ARIN IPv4 Free Pool Reaches Zero.
Just like it did in 2011.
There is a big difference between IPv6 compatible and moving your infrastructure, applications and services to IPv6.
ARIN IPv4 Free Pool Reaches Zero.
Just like it did in 2011.
There is a big difference between IPv6 compatible and moving your infrastructure, applications and services to IPv6.
I know this is likely quite different in technical terms, but ever since the enormous “Y2K / the world is going to end unless we re-write every program to keep them all functioning after Dec. 31, 1999!!! The sky is falling!!! Pay us millions to fix this crisis!!! Y2K!!!” scam, I no longer pay the slightest attention to any of this ultra-high tech ‘crisis du jour’.
I’ve got my static IP. All y’all other people can starve for data in the information superhighway off-ramps.
Would a kind soul please translate to plain English what this is about?
Canadian Friend.
Network addresses are how computers talk to each other and know how to find each other. They’re called IP Addresses. IPv4 is made up of four numbers from 0-255 separated by a dot.
i.e. 192.168.100.123
So, you can see that the maximum number of IP addresses is 2^(8*4) or 2^32 or 4,294,967,296. That’s not exactly accurate due to the way the internet works and various ‘fixes’: CIDR, NAT, gateways, broadcast addresses and private or non-routing blocks but that doesn’t matter. Every ‘directly’ connected device on the planet has an IP address.
The N.American Names and Number registry (ARIN) has run out of unassigned IPv4 addresses.
A newer not-so-simple solution is known as IPv6. It increases the pool of available IP addresses to 3.4 * 10^38. That’s a big number, but in order to use it, you have to change how your computer talks to other computers. Instead of looking up http://www.google.ca and getting decimal 65.87.229.223, you get 2607:f8b0:400f:803::2003 which is in hex.
It goes beyond this reply, but it isn’t quite as simple as updating your DNS zones with an IPv6 address.
Sell your computer now before it consumes you for breakfast!
Ok, so why is the upper limit set at 255? Double that and you accommodate twice the addresses, no?

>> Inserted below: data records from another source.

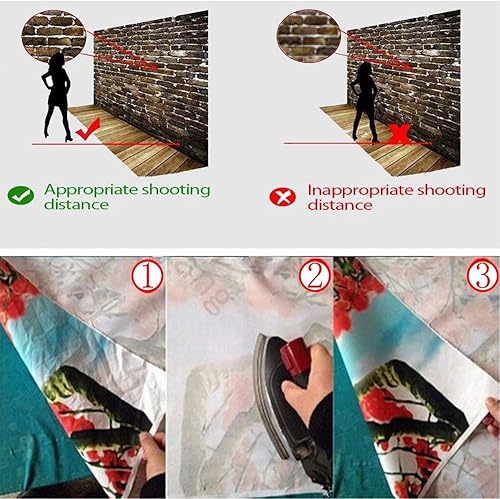 Appropriate shooting distance

Inappropriate shooting distance

①

②

③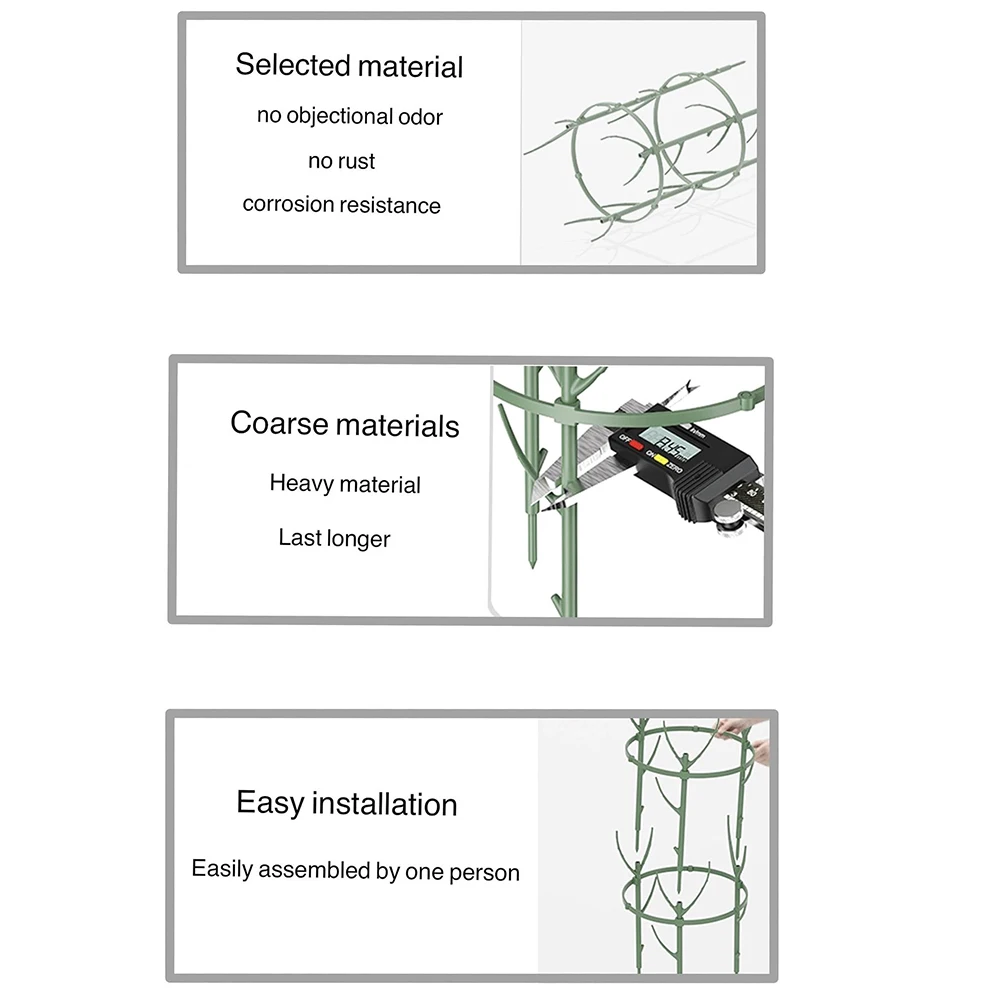 Selected material

no objectional odor

no rust

corrosion resistance

Coarse materials

Heavy material

Last longer

OFF ON ZERO

Easy installation

Easily assembled by one person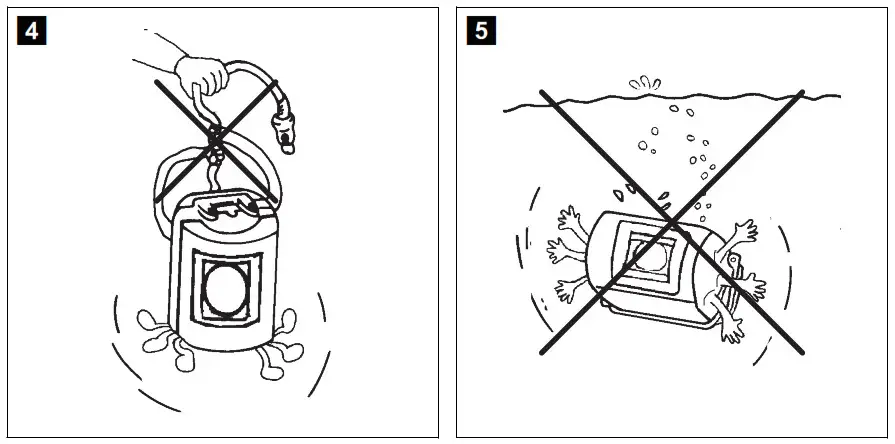 4

5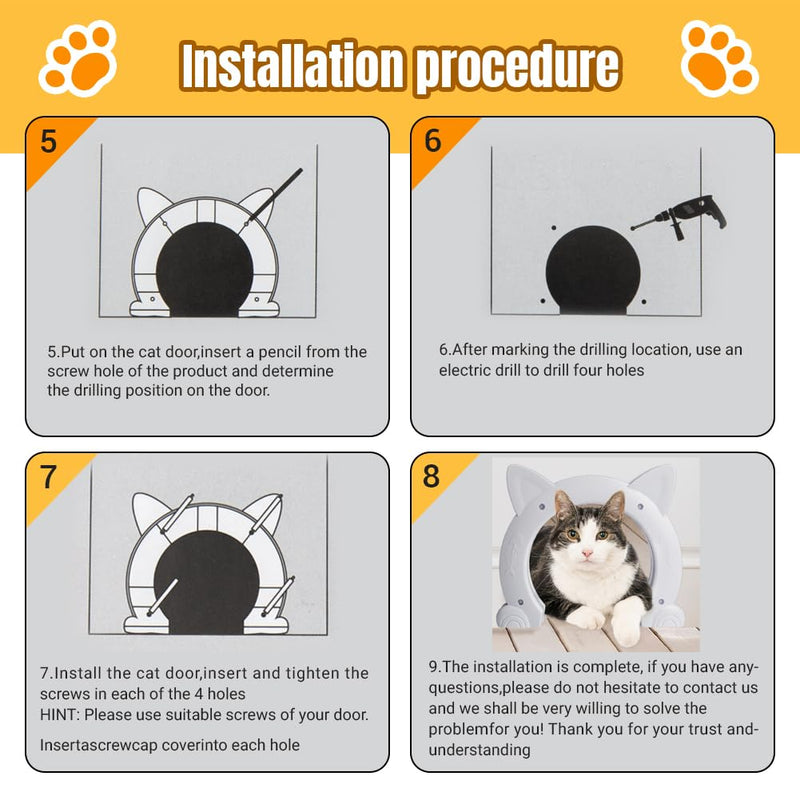 Installation procedure

5

5.Put on the cat door,insert a pencil from the screw hole of the product and determine the drilling position on the door.

6

6.After marking the drilling location, use an electric drill to drill four holes

7

7.Install the cat door,insert and tighten the screws in each of the 4 holes
HINT: Please use suitable screws of your door.

Insertascrewcap coverinto each hole

8

9.The installation is complete, if you have any-questions,please do not hesitate to contact us and we shall be very willing to solve the problemfor you! Thank you for your trust and-understanding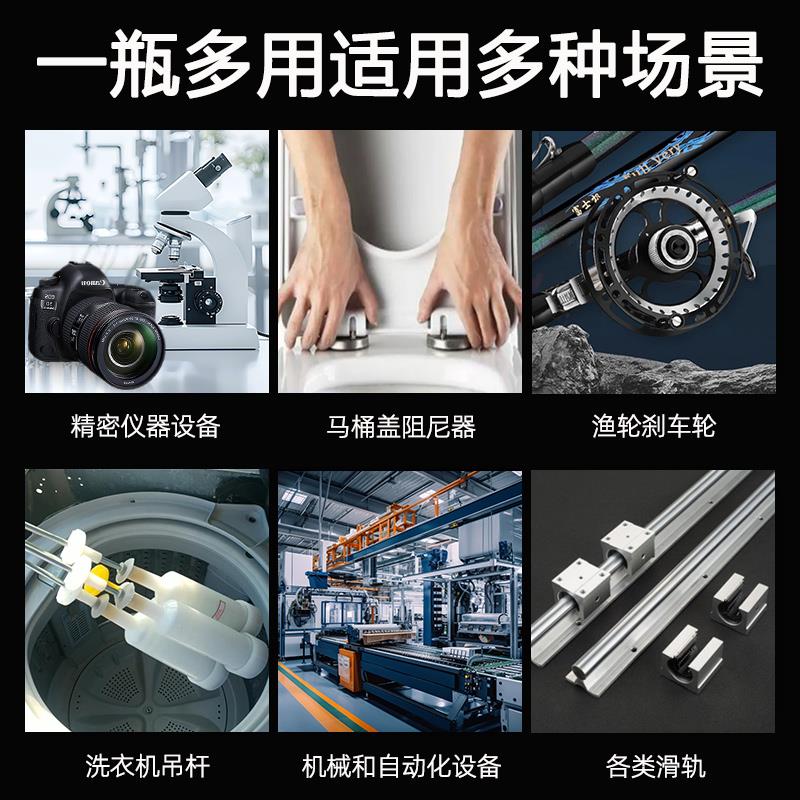 一瓶多用适用多种场景

Canon

精密仪器设备

马桶盖阻尼器

渔轮刹车轮

洗衣机吊杆

机械和自动化设备

各类滑轨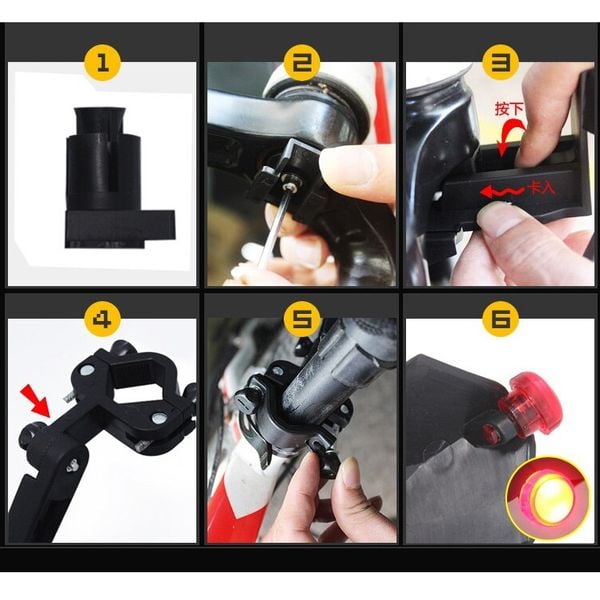 1

2

3

按下

卡入

4

5

6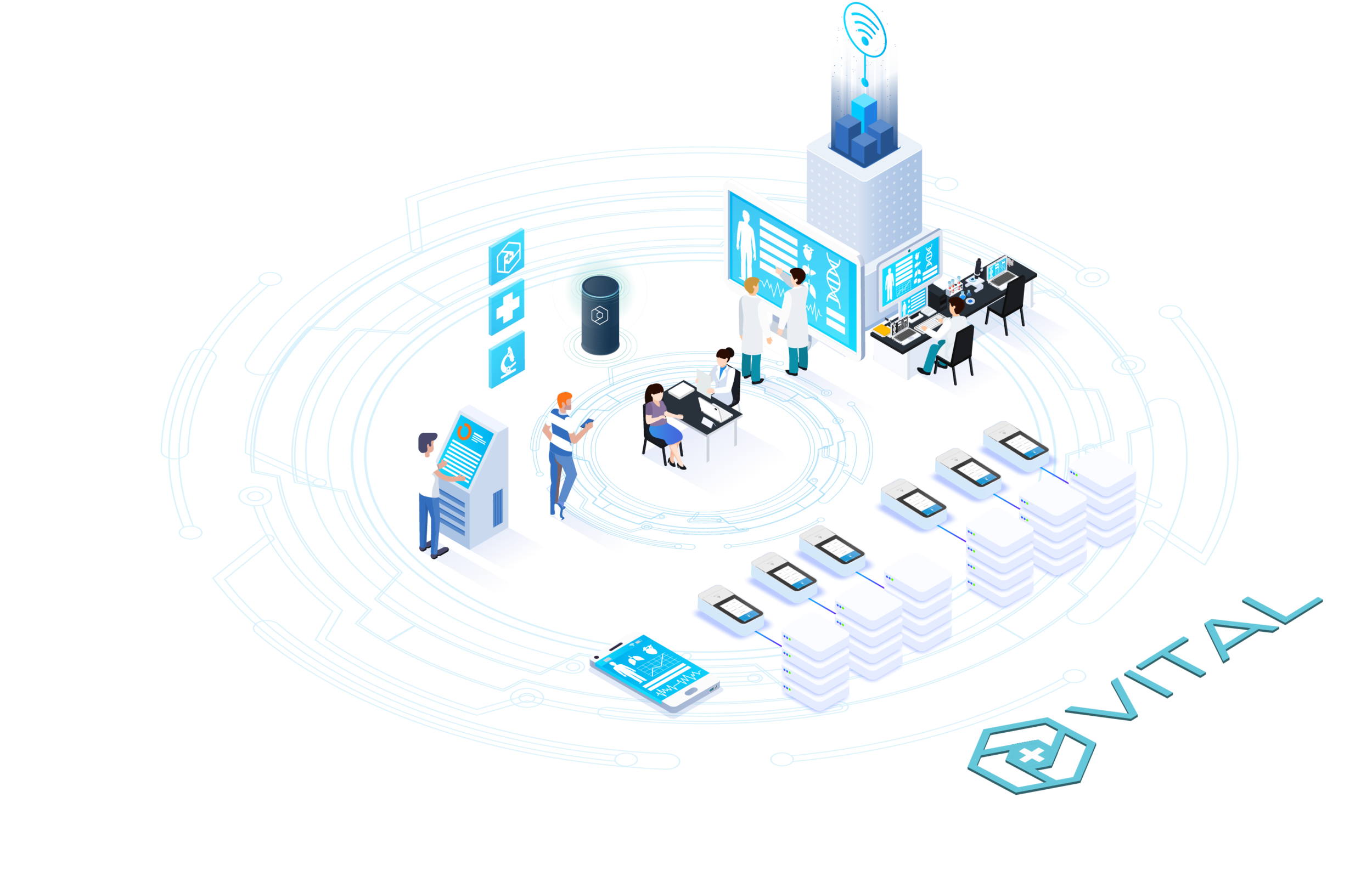 VITAL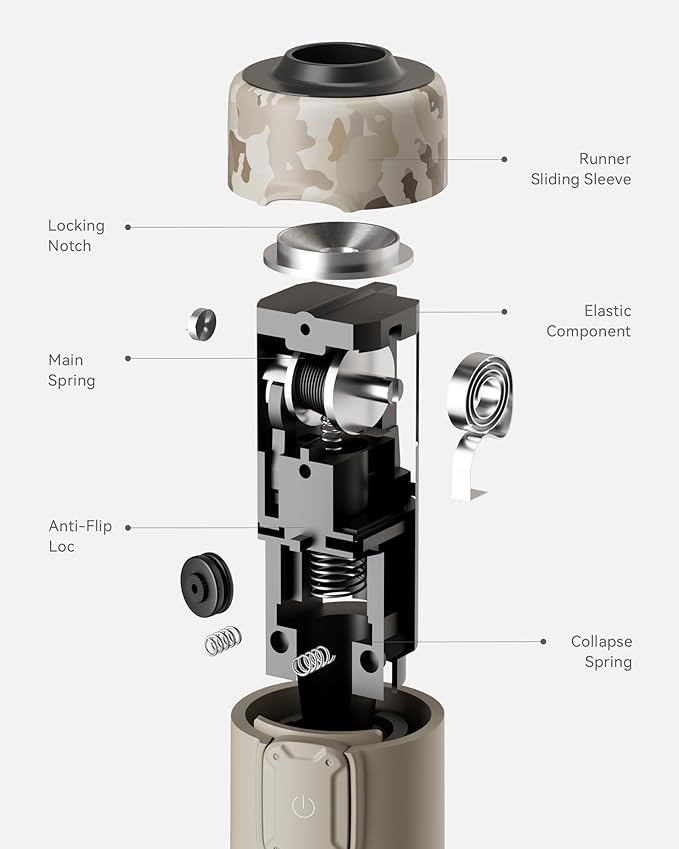 Runner
Sliding Sleeve

Locking
Notch

Elastic
Component

Main
Spring

Anti-Flip
Loc

Collapse
Spring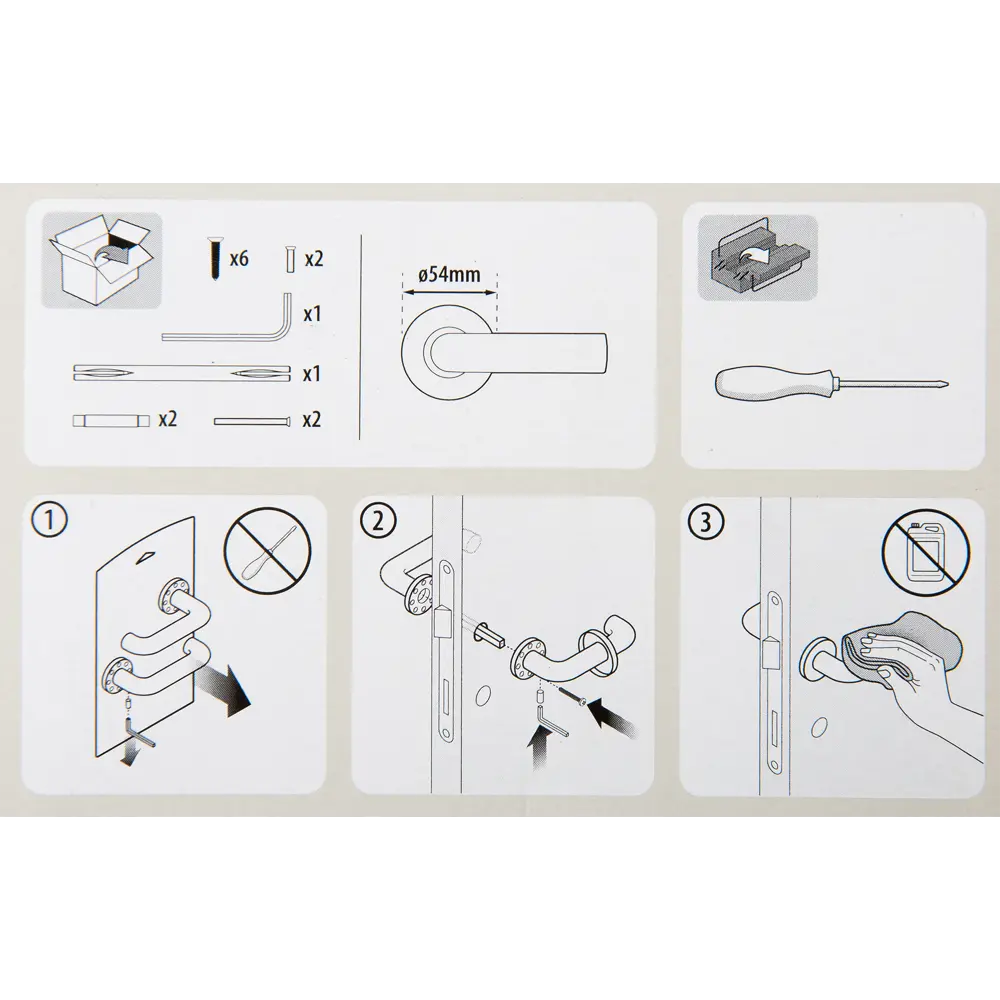 x6
x2
x1
x1
x2
x2
ø54mm
1
2
3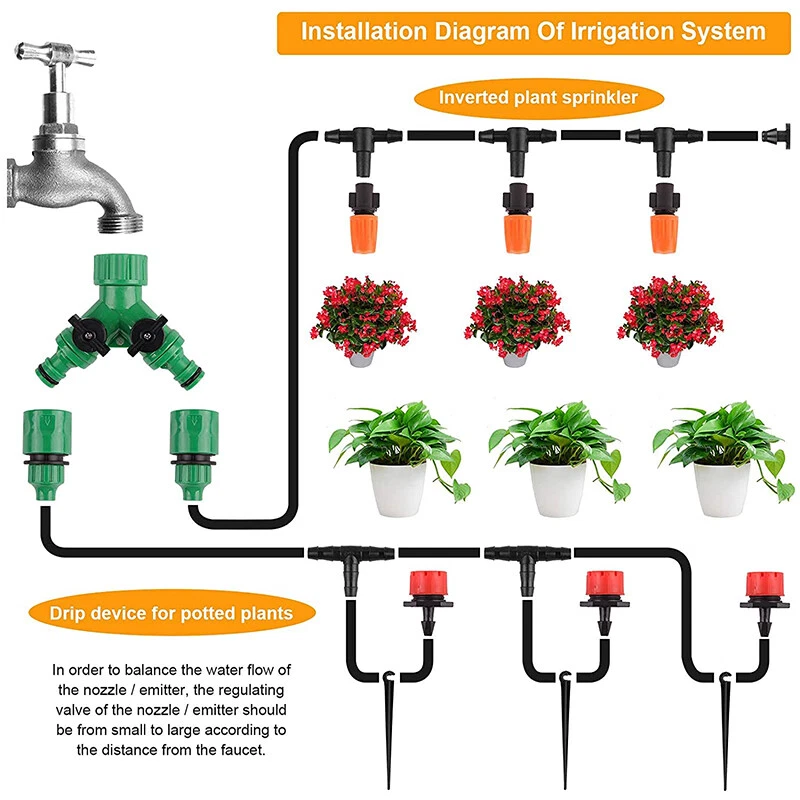 Installation Diagram Of Irrigation System

Inverted plant sprinkler

Drip device for potted plants

In order to balance the water flow of the nozzle / emitter, the regulating valve of the nozzle / emitter should be from small to large according to the distance from the faucet.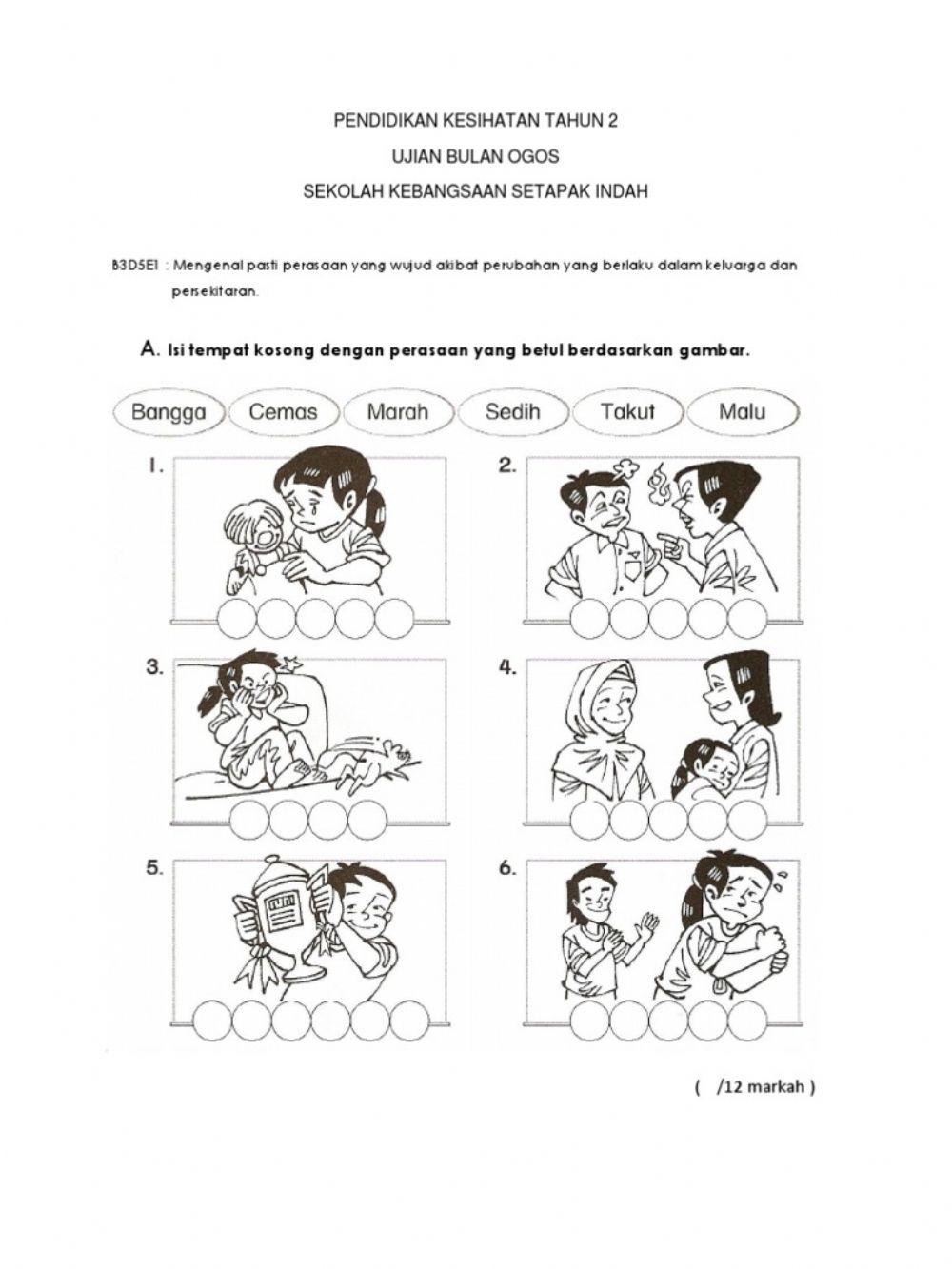 PENDIDIKAN KESIHATAN TAHUN 2

UJIAN BULAN OGOS

SEKOLAH KEBANGSAAN SETAPAK INDAH

B3D5E1 : Mengenal pasti perasaan yang wujud akibat perubahan yang berlaku dalam keluarga dan persekitaran.

A. Isi tempat kosong dengan perasaan yang betul berdasarkan gambar.

Bangga Cemas Marah Sedih Takut Malu

1.

2.

3.

4.

5.

6.

( /12 markah )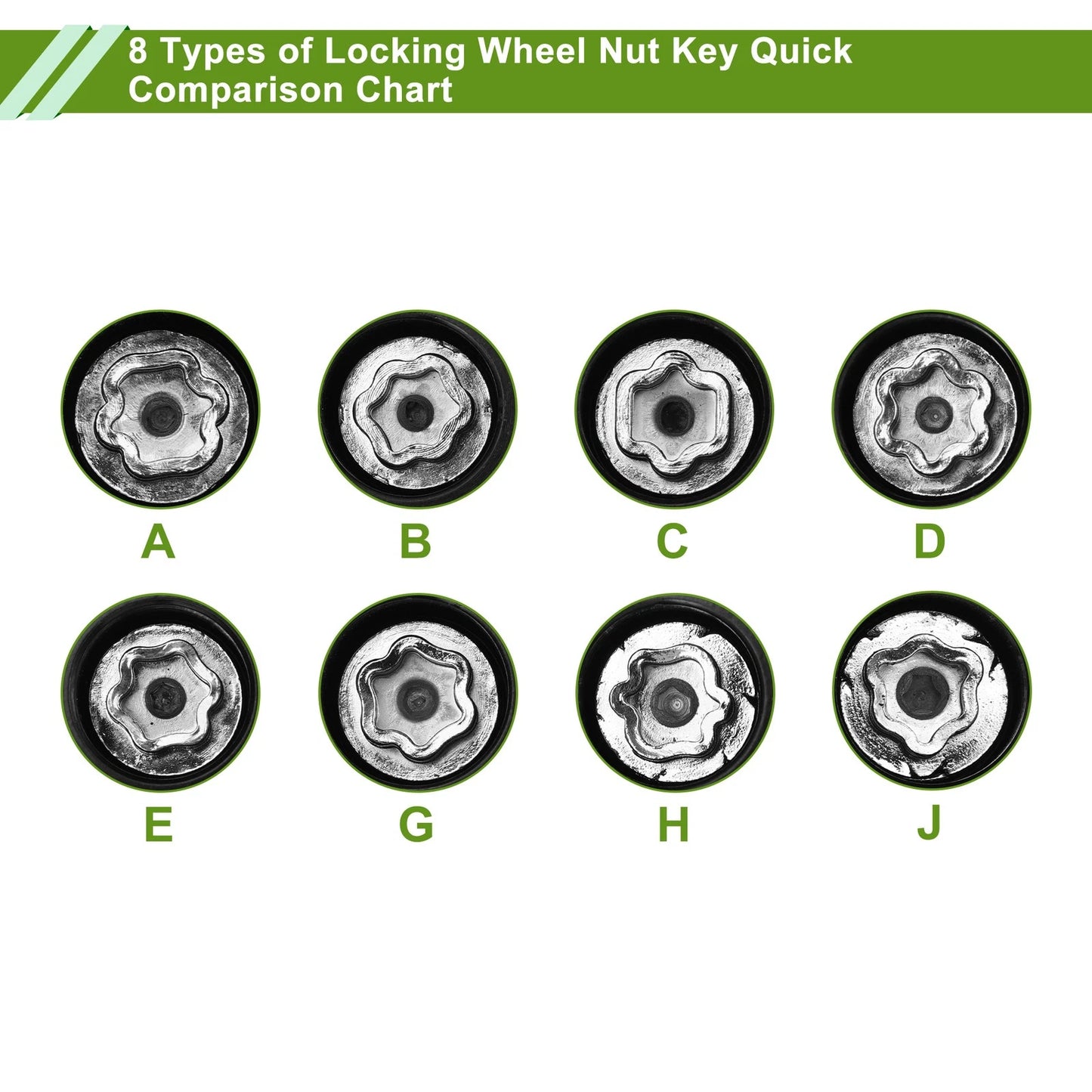 8 Types of Locking Wheel Nut Key Quick Comparison Chart

A B C D

E G H J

But it’s Greek to me. Give me a wrench or a hammer.
Base 2, Snagglepuss. Computers have this thing with on or off. 0-255 = 256 numbers = 2^8.
And before you say it, “Okay, 2^9 then.” remember, 2^(8*4)=2^32 and look up what 32 bit address space means and what a long int is.
But that isn’t the real answer. The answer is that in the 70’s they didn’t think the internet would catch on at a consumer level so they thought 4 billion addresses would be enough.
Suffice to say, changing to a larger bit address would be as much a challenge as the 128 bit IPv6.